Herrington allegedly identified religion as one of the main concerns.
According to Friedman, Herrington argued that the United States was a deeply religious country and that a revelation capable of undermining the foundations of religious belief could produce major social upheaval.
The argument was not merely that the discovery of alien life would challenge a few specific interpretations of scripture.
The wider concern appeared to be that the full truth could alter fundamental beliefs about humanity, creation, authority and the nature of existence.
Friedman says Herrington then identified the global economy as the second major risk.
According to the account, Herrington believed the global economic system was the principal structure holding the modern world together.

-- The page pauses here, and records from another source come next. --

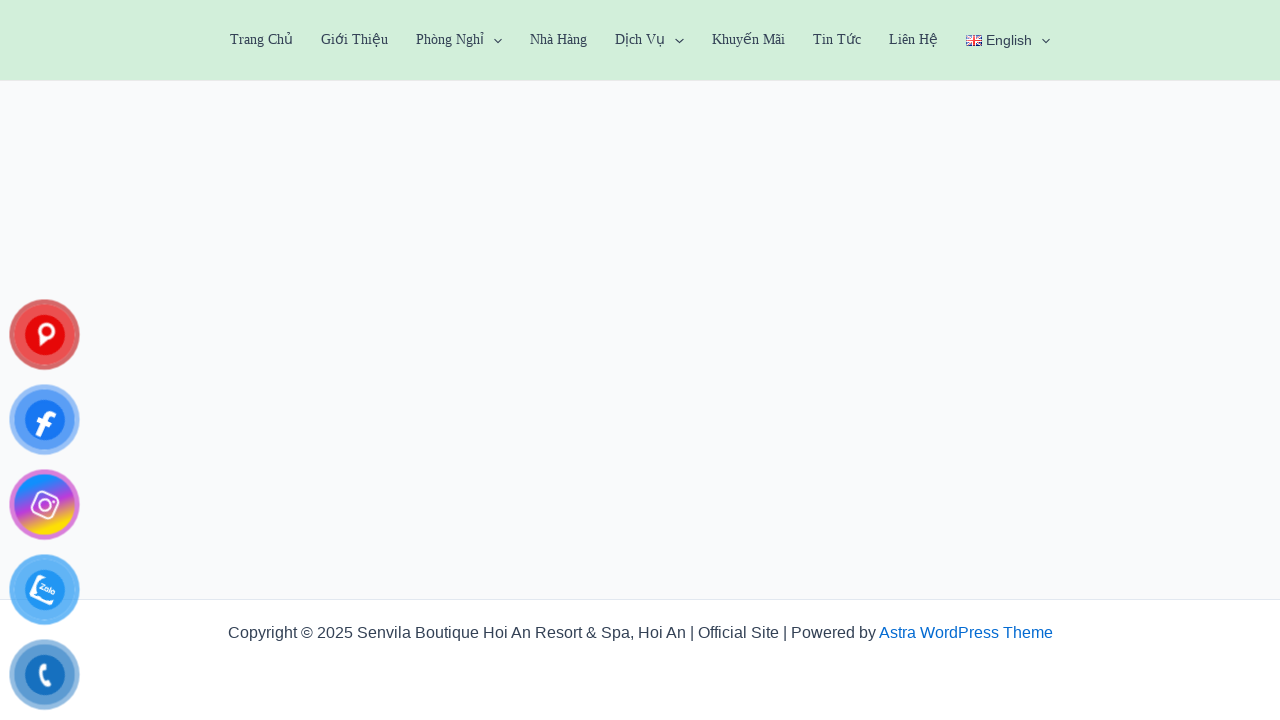

--- FILE ---
content_type: text/css
request_url: https://senvilahoian.com/wp-content/cache/wpfc-minified/e77mmegh/a0fny.css
body_size: 251
content:
#block-search, #block-search * {
box-sizing: border-box;
}
#block-search {
background: #333333;
}
@media screen and (min-width: 1174px) {
#block-search.main {
position: relative;
z-index: 1;
margin-top: -93px;
background: rgba(0, 0, 0, 0.78);
}
}
.be-container {
max-width: 1200px;
margin: 0 auto;
padding: 0 30px;
}
#be-booking-form {
z-index: 1;
}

If that system were seriously disrupted, governments could lose their ability to maintain control over their populations.
The result, he allegedly warned, could be widespread chaos.
Herrington’s reported reasoning was therefore not that the public had no right to know.
It was that disclosure might create consequences more destructive than continued secrecy.
Friedman recalls Herrington essentially asking what purpose revealing the truth would serve if the outcome were social collapse, economic disruption and a world made worse by the disclosure.
This part of the story provides broader context for Herrington’s earlier alleged statement that the world was not the one he thought he was bringing his daughters into.
According to Friedman, Herrington was not only disturbed by the reported existence of nonhuman beings.
He appeared to believe that the complete truth carried implications for religion, economics, political authority and the stability of civilization itself.
There is no recording of the private conversation Friedman describes.
No classified documents are presented that confirm the alleged briefing program, the claimed propaganda operation or Herrington’s statements about disclosure.
Herrington never publicly confirmed Friedman’s account.
The story relies on Friedman’s memory of a conversation that he says occurred more than four decades ago.
Friedman also says Herrington warned him that if he ever repeated the story and used Herrington’s name, Herrington would deny it because denial was part of how the secrecy system operated.
That warning makes the account difficult to test.
A later denial could be interpreted as evidence against Friedman’s story or, within the logic of the story itself, as exactly the response Friedman says he was told to expect.
The claim therefore remains unverified.
Even so, the alleged method of concealment is worth examining on its own.
A secrecy system would not necessarily need to erase every witness, destroy every document or remove every accurate book.
It might only need to flood the subject with enough unreliable material that no claim could achieve broad credibility.
If authentic information were deliberately mixed with fiction, exaggeration and propaganda, how would the public ever determine which parts of the story were real?